Isogeometric analysis (IGA) is a numerical simulation method which is directly based on the NURBS-based representation of CAD models. It exploits the tensor-product structure of 2- or 3-dimensional NURBS objects to parameterize the physical domain. Hence the physical domain is parameterized with respect to a rectangle or to a cube. Consequently, singularly parameterized NURBS surfaces and NURBS volumes are needed in order to represent non-quadrangular or non-hexahedral domains without splitting, thereby producing a very compact and convenient representation.

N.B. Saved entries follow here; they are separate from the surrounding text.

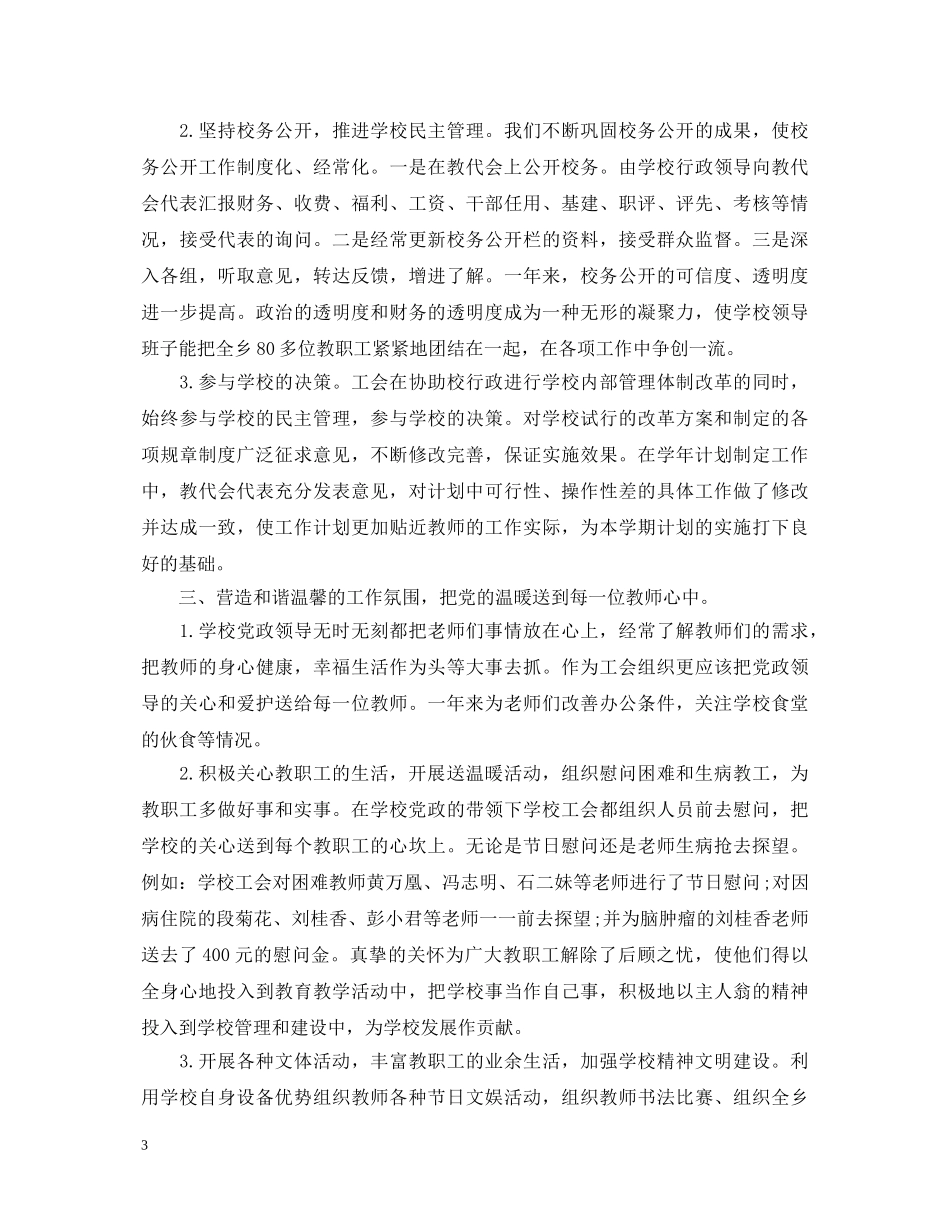 2.坚持校务公开，推进学校民主管理。我们不断巩固校务公开的成果，使校务公开工作制度化、经常化。一是在教代会上公开校务。由学校行政领导向教代会代表汇报财务、收费、福利、工资、干部任用、基建、职评、评先、考核等情况，接受代表的询问。二是经常更新校务公开栏的资料，接受群众监督。三是深入各组，听取意见，转达反馈，增进了解。一年来，校务公开的可信度、透明度进一步提高。政治的透明度和财务的透明度成为一种无形的凝聚力，使学校领导班子能把全乡80多位教职工紧紧地团结在一起，在各项工作中争创一流。

3.参与学校的决策。工会在协助校行政进行学校内部管理体制改革的同时，始终参与学校的民主管理，参与学校的决策。对学校试行的改革方案和制定的各项规章制度广泛征求意见，不断修改完善，保证实施效果。在学年计划制定工作中，教代会代表充分发表意见，对计划中可行性、操作性差的具体工作做了修改并达成一致，使工作计划更加贴近教师的工作实际，为本学期计划的实施打下良好的基础。

三、营造和谐温馨的工作氛围，把党的温暖送到每一位教师心中。

1.学校党政领导无时无刻都把老师们事情放在心上，经常了解教师们的需求，把教师的身心健康，幸福生活作为头等大事去抓。作为工会组织更应该把党政领导的关心和爱护送给每一位教师。一年来为老师们改善办公条件，关注学校食堂的伙食等情况。

2.积极关心教职工的生活，开展送温暖活动，组织慰问困难和生病教工，为教职工多做好事和实事。在学校党政的带领下学校工会都组织人员前去慰问，把学校的关心送到每个教职工的心坎上。无论是节日慰问还是老师生病抢去探望。例如：学校工会对困难教师黄万凰、冯志明、石二妹等老师进行了节日慰问;对因病住院的段菊花、刘桂香、彭小君等老师一一前去探望;并为脑肿瘤的刘桂香老师送去了400元的慰问金。真挚的关怀为广大教职工解除了后顾之忧，使他们得以全身心地投入到教育教学活动中，把学校事当作自己事，积极地以主人翁的精神投入到学校管理和建设中，为学校发展作贡献。

3.开展各种文体活动，丰富教职工的业余生活，加强学校精神文明建设。利用学校自身设备优势组织教师各种节日文娱活动，组织教师书法比赛、组织全乡

3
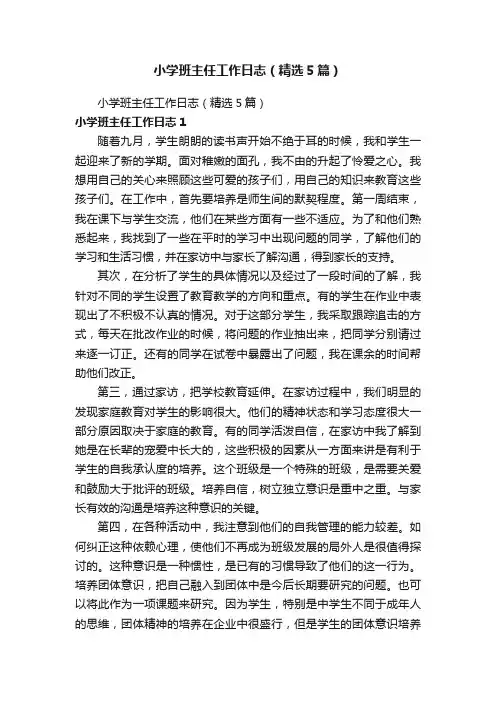 小学班主任工作日志（精选5篇）

小学班主任工作日志（精选5篇）

小学班主任工作日志1

随着九月，学生朗朗的读书声开始不绝于耳的时候，我和学生一起迎来了新的学期。面对稚嫩的面孔，我不由的升起了怜爱之心。我想用自己的关心来照顾这些可爱的孩子们，用自己的知识来教育这些孩子们。在工作中，首先要培养是师生间的默契程度。第一周结束，我在课下与学生交流，他们在某些方面有一些不适应。为了和他们熟悉起来，我找到了一些在平时的学习中出现问题的同学，了解他们的学习和生活习惯，并在家访中与家长了解沟通，得到家长的支持。

其次，在分析了学生的具体情况以及经过了一段时间的了解，我针对不同的学生设置了教育教学的方向和重点。有的学生在作业中表现出了不积极不认真的情况。对于这部分学生，我采取跟踪追击的方式，每天在批改作业的时候，将问题的作业抽出来，把同学分别请过来逐一订正。还有的同学在试卷中暴露出了问题，我在课余的时间帮助他们改正。

第三，通过家访，把学校教育延伸。在家访过程中，我们明显的发现家庭教育对学生的影响很大。他们的精神状态和学习态度很大一部分原因取决于家庭的教育。有的同学活泼自信，在家访中我了解到她是在长辈的宠爱中长大的，这些积极的因素从一方面来讲是有利于学生的自我承认度的培养。这个班级是一个特殊的班级，是需要关爱和鼓励大于批评的班级。培养自信，树立独立意识是重中之重。与家长有效的沟通是培养这种意识的关键。

第四，在各种活动中，我注意到他们的自我管理的能力较差。如何纠正这种依赖心理，使他们不再成为班级发展的局外人是很值得探讨的。这种意识是一种惯性，是已有的习惯导致了他们的这一行为。培养团体意识，把自己融入到团体中是今后长期要研究的问题。也可以将此作为一项课题来研究。因为学生，特别是中学生不同于成年人的思维，团体精神的培养在企业中很盛行，但是学生的团体意识培养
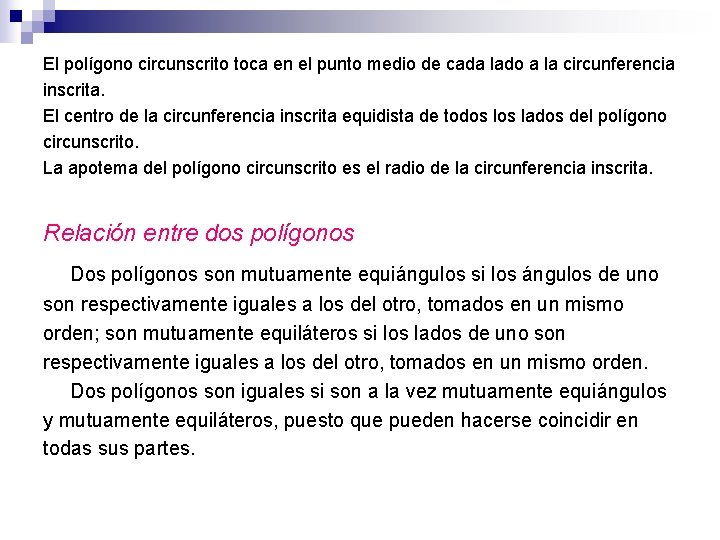 El polígono circunscrito toca en el punto medio de cada lado a la circunferencia inscrita.
El centro de la circunferencia inscrita equidista de todos los lados del polígono circunscrito.
La apotema del polígono circunscrito es el radio de la circunferencia inscrita.

Relación entre dos polígonos

Dos polígonos son mutuamente equiángulos si los ángulos de uno son respectivamente iguales a los del otro, tomados en un mismo orden; son mutuamente equiláteros si los lados de uno son respectivamente iguales a los del otro, tomados en un mismo orden.

Dos polígonos son iguales si son a la vez mutuamente equiángulos y mutuamente equiláteros, puesto que pueden hacerse coincidir en todas sus partes.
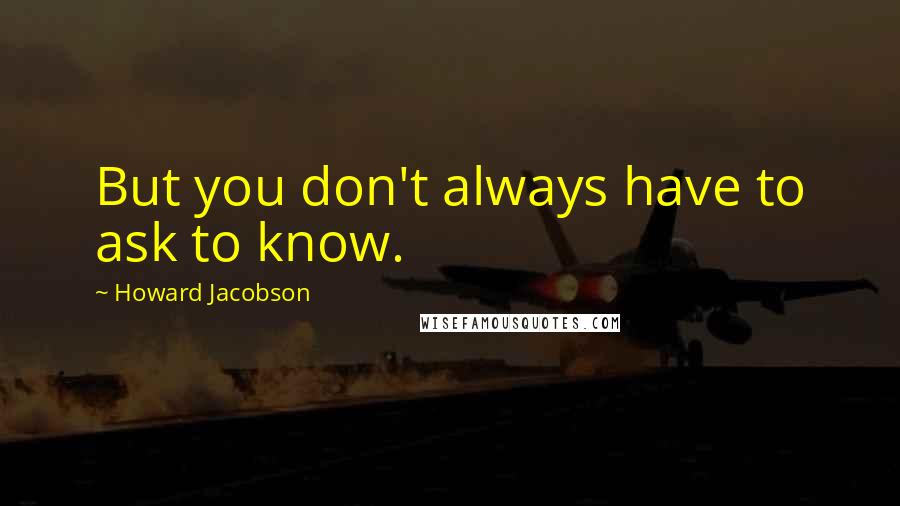 But you don't always have to ask to know.

~ Howard Jacobson

WISEFAMOUSQUOTES.COM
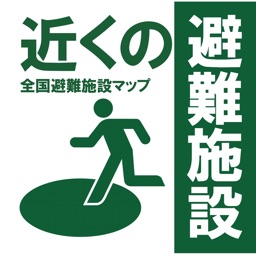 近くの
全国避難施設マップ

避難施設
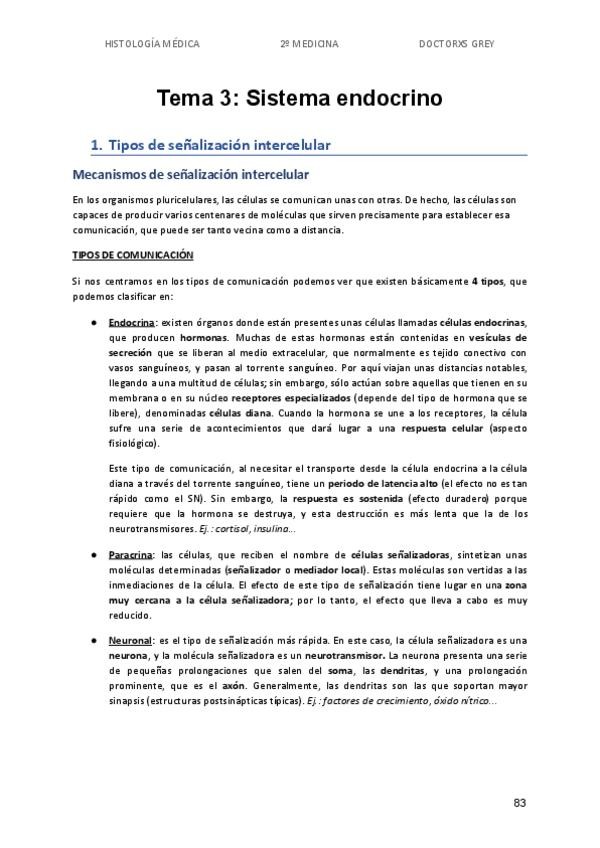 HISTOLOGÍA MÉDICA 2º MEDICINA DOCTORXS GREY

Tema 3: Sistema endocrino

1. Tipos de señalización intercelular

Mecanismos de señalización intercelular

En los organismos pluricelulares, las células se comunican unas con otras. De hecho, las células son capaces de producir varios centenares de moléculas que sirven precisamente para establecer esa comunicación, que puede ser tanto vecina como a distancia.

TIPOS DE COMUNICACIÓN

Si nos centramos en los tipos de comunicación podemos ver que existen básicamente 4 tipos, que podemos clasificar en:

● Endocrina: existen órganos donde están presentes unas células llamadas células endocrinas, que producen hormonas. Muchas de estas hormonas están contenidas en vesículas de secreción que se liberan al medio extracelular, que normalmente es tejido conectivo con vasos sanguíneos, y pasan al torrente sanguíneo. Por aquí viajan unas distancias notables, llegando a una multitud de células; sin embargo, sólo actúan sobre aquellas que tienen en su membrana o en su núcleo receptores especializados (depende del tipo de hormona que se libere), denominadas células diana. Cuando la hormona se une a los receptores, la célula sufre una serie de acontecimientos que dará lugar a una respuesta celular (aspecto fisiológico).

Este tipo de comunicación, al necesitar el transporte desde la célula endocrina a la célula diana a través del torrente sanguíneo, tiene un periodo de latencia alto (el efecto no es tan rápido como el SN). Sin embargo, la respuesta es sostenida (efecto duradero) porque requiere que la hormona se destruya, y esta destrucción es más lenta que la de los neurotransmisores. Ej.: cortisol, insulina...

● Paracrina: las células, que reciben el nombre de células señalizadoras, sintetizan unas moléculas determinadas (señalizador o mediador local). Estas moléculas son vertidas a las inmediaciones de la célula. El efecto de este tipo de señalización tiene lugar en una zona muy cercana a la célula señalizadora; por lo tanto, el efecto que lleva a cabo es muy reducido.

● Neuronal: es el tipo de señalización más rápida. En este caso, la célula señalizadora es una neurona, y la molécula señalizadora es un neurotransmisor. La neurona presenta una serie de pequeñas prolongaciones que salen del soma, las dendritas, y una prolongación prominente, que es el axón. Generalmente, las dendritas son las que soportan mayor sinapsis (estructuras postsinápticas típicas). Ej.: factores de crecimiento, óxido nítrico...

83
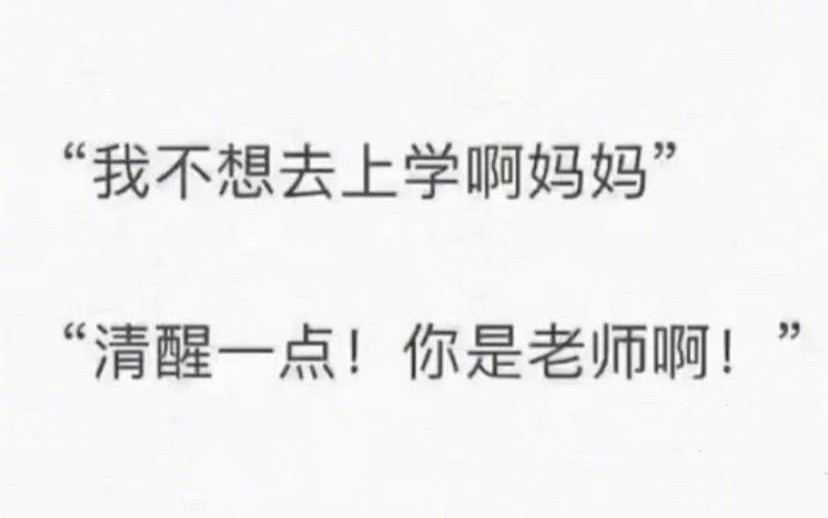 “我不想去上学啊妈妈”

“清醒一点！你是老师啊！”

The Galerkin projection introduces finite-dimensional spaces of test functions in the weak formulation of partial differential equations. In particular, the test functions used in isogeometric analysis are obtained by composing the inverse of the domain parameterization with the NURBS basis functions. In the case of singular parameterizations, however, some of the resulting test functions do not necessarily fulfill the required regularity properties. Consequently, numerical methods for the solution of partial differential equations cannot be applied properly.

We discuss the regularity properties of the test functions. For one- and two-dimensional domains we consider several important classes of singularities of NURBS parameterizations. For specific cases we derive additional conditions which guarantee the regularity of the test functions. In addition we present a modification scheme for the discretized function space in case of insufficient regularity. It is also shown how these results can be applied for computational domains in higher dimensions that can be parameterized via sweeping.

等几何分析 (IGA) 是一种直接基于基于 NURBS 的 CAD 模型表示的数值模拟方法。它利用 2 维或 3 维 NURBS 对象的张量积结构来参数化物理域。因此，物理域是相对于矩形或立方体进行参数化的。因此，需要单独参数化的 NURBS 曲面和 NURBS 体积，以便在不分裂的情况下表示非四边形或非六面体域，从而产生非常紧凑和方便的表示。

Galerkin 投影在偏微分方程的弱公式中引入了测试函数的有限维空间。特别是，等几何分析中使用的测试函数是通过将域参数化的逆与 NURBS 基函数组合而获得的。然而，在奇异参数化的情况下，一些结果测试函数不一定满足所需的正则性。因此，不能正确应用求解偏微分方程的数值方法。

我们讨论测试函数的正则性。对于一维和二维域，我们考虑 NURBS 参数化的几个重要类别的奇点。对于特定情况，我们推导出额外的条件来保证测试函数的规律性。此外，我们提出了一种在规则性不足的情况下对离散化函数空间的修改方案。还展示了如何将这些结果应用于可以通过扫描参数化的更高维度的计算域。